1. 毎日いびきをかくか、どれくらいの大きさか/グァーグァーといびきをかいていた人が、荒い呼吸のあと静かになり、またものすごいいびきをかくか。
2. 夜中に突然、目をさますことがあるか。
3. 身体の動きはどうか/大いびきをかきながらあお向けに寝られず、何度も体位を変えているか。
4. 睡眠中に口を開けて呼吸しているか/咳込んだり、覚めた時、口の渇きを感じているか。
5. 小児では、睡眠中に胸壁が陥没しているか/子供は、前胸壁が柔らかいので、上気道狭窄による換気障害は、呼吸時の陥没呼吸としてあらわれます。

次に、自覚症状としては、

1. 昼間から眠い。常に睡眠不足を感じ、ところかまわず居眠りをする。子供の場合は昼寝を2~3時間もしてしまう。
2. 身体が重く感じられる。階段の昇り降りに息切れを感じる。子供の場合は、家の中でゴロゴロと遊ぶようになる。
3. 集中力や記憶力の低下、頭を使った作業がいやになり、仕事の能率が低下してきた。学力の低下がみられる。

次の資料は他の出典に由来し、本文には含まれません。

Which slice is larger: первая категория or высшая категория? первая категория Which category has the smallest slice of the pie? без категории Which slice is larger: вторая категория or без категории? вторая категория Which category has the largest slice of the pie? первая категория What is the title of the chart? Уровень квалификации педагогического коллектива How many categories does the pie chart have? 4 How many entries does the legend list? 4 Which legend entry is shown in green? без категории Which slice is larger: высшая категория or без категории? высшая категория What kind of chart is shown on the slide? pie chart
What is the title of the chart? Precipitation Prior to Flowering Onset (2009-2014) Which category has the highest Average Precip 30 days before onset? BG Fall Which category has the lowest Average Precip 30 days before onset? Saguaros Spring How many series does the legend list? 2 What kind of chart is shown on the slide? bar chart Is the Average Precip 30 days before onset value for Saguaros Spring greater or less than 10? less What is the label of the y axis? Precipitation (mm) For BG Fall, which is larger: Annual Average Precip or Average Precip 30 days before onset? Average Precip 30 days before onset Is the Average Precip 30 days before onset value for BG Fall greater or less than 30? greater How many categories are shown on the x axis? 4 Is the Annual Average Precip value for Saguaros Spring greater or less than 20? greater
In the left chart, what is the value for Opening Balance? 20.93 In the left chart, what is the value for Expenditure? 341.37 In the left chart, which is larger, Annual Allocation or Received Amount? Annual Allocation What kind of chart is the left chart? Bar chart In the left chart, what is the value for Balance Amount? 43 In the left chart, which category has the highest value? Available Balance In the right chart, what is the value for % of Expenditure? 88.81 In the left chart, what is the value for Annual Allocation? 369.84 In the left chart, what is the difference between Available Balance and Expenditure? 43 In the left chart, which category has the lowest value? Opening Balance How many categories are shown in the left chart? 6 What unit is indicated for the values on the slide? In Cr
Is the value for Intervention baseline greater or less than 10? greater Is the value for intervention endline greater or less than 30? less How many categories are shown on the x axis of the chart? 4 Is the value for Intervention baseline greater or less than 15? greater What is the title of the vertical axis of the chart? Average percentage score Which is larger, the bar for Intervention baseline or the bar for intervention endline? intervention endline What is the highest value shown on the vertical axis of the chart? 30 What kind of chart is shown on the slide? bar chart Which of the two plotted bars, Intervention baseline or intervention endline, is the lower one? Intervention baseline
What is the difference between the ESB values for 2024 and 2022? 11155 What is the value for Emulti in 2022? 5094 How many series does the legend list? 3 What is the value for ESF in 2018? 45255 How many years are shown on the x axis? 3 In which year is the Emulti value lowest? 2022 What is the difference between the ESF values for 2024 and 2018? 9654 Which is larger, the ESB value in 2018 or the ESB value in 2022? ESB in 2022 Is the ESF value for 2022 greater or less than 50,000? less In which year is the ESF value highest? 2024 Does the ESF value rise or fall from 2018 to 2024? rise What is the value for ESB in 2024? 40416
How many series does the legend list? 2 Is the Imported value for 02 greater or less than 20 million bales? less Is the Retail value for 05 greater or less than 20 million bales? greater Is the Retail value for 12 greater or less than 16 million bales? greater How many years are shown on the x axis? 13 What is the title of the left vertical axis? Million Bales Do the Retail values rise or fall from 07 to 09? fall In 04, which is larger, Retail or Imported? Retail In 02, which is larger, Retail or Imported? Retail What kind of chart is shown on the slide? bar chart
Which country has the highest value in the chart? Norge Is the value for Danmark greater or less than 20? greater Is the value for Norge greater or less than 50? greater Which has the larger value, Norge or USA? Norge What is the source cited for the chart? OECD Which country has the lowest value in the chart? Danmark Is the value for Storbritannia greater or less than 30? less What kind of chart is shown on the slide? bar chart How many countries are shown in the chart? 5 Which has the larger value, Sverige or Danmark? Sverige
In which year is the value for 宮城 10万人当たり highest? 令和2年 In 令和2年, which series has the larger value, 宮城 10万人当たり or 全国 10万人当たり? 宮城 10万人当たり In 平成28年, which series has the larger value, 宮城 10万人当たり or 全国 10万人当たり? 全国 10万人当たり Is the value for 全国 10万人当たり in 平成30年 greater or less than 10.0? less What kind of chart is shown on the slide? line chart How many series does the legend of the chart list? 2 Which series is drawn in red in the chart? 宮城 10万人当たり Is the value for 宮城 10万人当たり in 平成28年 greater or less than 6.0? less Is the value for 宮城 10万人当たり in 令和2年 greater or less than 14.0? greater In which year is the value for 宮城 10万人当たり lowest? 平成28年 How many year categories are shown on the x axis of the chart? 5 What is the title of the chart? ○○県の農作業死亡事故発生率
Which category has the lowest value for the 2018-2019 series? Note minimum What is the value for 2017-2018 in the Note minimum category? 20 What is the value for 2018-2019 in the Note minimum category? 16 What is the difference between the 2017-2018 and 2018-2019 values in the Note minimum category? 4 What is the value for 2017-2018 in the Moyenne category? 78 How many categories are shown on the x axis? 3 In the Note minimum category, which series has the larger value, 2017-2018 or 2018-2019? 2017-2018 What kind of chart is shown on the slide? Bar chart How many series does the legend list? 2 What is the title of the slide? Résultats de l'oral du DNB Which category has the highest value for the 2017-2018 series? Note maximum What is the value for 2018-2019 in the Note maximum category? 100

 この中で、いくつかでも思い当たる項目があれば専門医に相談することをおすすめします。
当院では、無呼吸症候群の簡易検査をご家庭でできるように貸出しております。
 治療法としては、鼻や咽頭に原因がある場合は、鼻内手術、扁桃摘出手術などを行ない、同時に、肥満気味の人は、食事療法、運動療法の滅量を行なうことにより、より改善されます。
 内科的治療法として、鼻マスク(nasal CPAP)を装着し、鼻から常に空気を送り、ふさがった気道を広げる治療法が欧米では一般的で、効果も期待できますが、日本では一部の病院でのみ行なわれている状況です。
 いずれにせよ、睡眠時無呼吸には多くの要因が関与しているので、複合した治療が必要となります。健康な人が時々かくいびきなのか、病的ないびきなのかを日頃からチェックしておくことは大切です。